问题 1:
按照文档片段，执行 dropna 删除样本之后，还剩下多少个样本？
问题 2:
请原样抄写文档片段中从“elif c_min > np.iinfo(np.int16).min”开始、到“df[col] = df[col].astype(np.float16)”为止的部分，“df[col] = df[col].astype(np.float16)”本身也要包括在内。

文档片段:
以上就对缺失值超过10%的特征进行看填补了：
接下来我们看数据文件的数据大小：

train.shape

输出结果：

(8921483, 70)

有8921483行，70列，就是说有8921483个样本，每个样本有70个特征。
那我们接下来就对缺失值低于10%的样本进行样本删除：

train.dropna(inplace=True)
train.shape

结果：

(7667789, 70)

还剩7667789个样本。
由于MachineIdentifier这个特征对预测没有用，所以我们也删去这个特征

train.drop('MachineIdentifier', axis=1, inplace=True)

为了是数据能够用于机器学习，我们需要把一些数据的类型转化为category类型

train['SmartScreen'] = train.SmartScreen.astype('category')
train['Census_InternalBatteryType'] = train.Census_InternalBatteryType.astype('category')

cate_cols = train.select_dtypes(include='category').columns.tolist()

from sklearn.preprocessing import LabelEncoder
le = LabelEncoder()

for col in cate_cols:
    train[col] = le.fit_transform(train[col])

LabelEncoder()函数是用来对数据进行编号的，或者说转化为标号，毕竟机器学习是通过次数进行学习，所以两个3和两个4其实没啥区别。
之后，我们便来对运行开销进行一下缩减：

def reduce_mem_usage(df):
    """ iterate through all the columns of a dataframe and modify the data type
        to reduce memory usage.        
    """
    start_mem = df.memory_usage().sum() / 1024**2
    print('Memory usage of dataframe is {:.2f} MB'.format(start_mem))
    
    for col in df.columns:
        col_type = df[col].dtype
        
        if col_type != object:
            c_min = df[col].min()
            c_max = df[col].max()
            if str(col_type)[:3] == 'int':
                if c_min > np.iinfo(np.int8).min and c_max < np.iinfo(np.int8).max:
                    df[col] = df[col].astype(np.int8)
                elif c_min > np.iinfo(np.int16).min and c_max < np.iinfo(np.int16).max:
                    df[col] = df[col].astype(np.int16)
                elif c_min > np.iinfo(np.int32).min and c_max < np.iinfo(np.int32).max:
                    df[col] = df[col].astype(np.int32)
                elif c_min > np.iinfo(np.int64).min and c_max < np.iinfo(np.int64).max:
                    df[col] = df[col].astype(np.int64)  
            else:
                if c_min > np.finfo(np.float16).min and c_max < np.finfo(np.float16).max:
                    df[col] = df[col].astype(np.float16)
                elif c_min > np.finfo(np.float32).min and c_max < np.finfo(np.float32).max:
                    df[col] = df[col].astype(np.float32)
                else:
                    df[col] = df[col].astype(np.float64)

提供的列表:
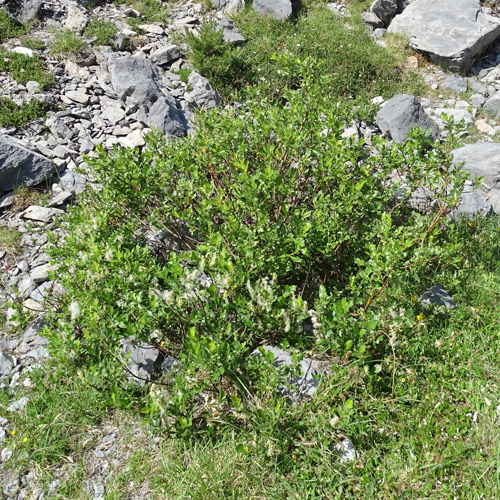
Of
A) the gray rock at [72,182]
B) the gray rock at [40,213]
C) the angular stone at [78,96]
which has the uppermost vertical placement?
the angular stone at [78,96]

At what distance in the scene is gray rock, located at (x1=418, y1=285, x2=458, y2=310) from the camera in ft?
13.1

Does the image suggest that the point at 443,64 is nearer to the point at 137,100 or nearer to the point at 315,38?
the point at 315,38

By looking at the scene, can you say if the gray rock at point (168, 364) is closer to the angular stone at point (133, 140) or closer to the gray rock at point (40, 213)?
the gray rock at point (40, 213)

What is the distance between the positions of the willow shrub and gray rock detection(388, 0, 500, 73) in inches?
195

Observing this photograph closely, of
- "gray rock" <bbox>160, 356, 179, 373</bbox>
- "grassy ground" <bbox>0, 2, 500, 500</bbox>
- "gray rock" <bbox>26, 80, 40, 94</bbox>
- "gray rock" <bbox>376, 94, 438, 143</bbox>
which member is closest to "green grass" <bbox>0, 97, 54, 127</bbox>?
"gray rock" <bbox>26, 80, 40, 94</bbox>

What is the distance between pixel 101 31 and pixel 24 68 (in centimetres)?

练习答案 1:
还剩7667789个样本。

练习答案 2:
elif c_min > np.iinfo(np.int16).min and c_max < np.iinfo(np.int16).max:
                    df[col] = df[col].astype(np.int16)
                elif c_min > np.iinfo(np.int32).min and c_max < np.iinfo(np.int32).max:
                    df[col] = df[col].astype(np.int32)
                elif c_min > np.iinfo(np.int64).min and c_max < np.iinfo(np.int64).max:
                    df[col] = df[col].astype(np.int64)  
            else:
                if c_min > np.finfo(np.float16).min and c_max < np.finfo(np.float16).max:
                    df[col] = df[col].astype(np.float16)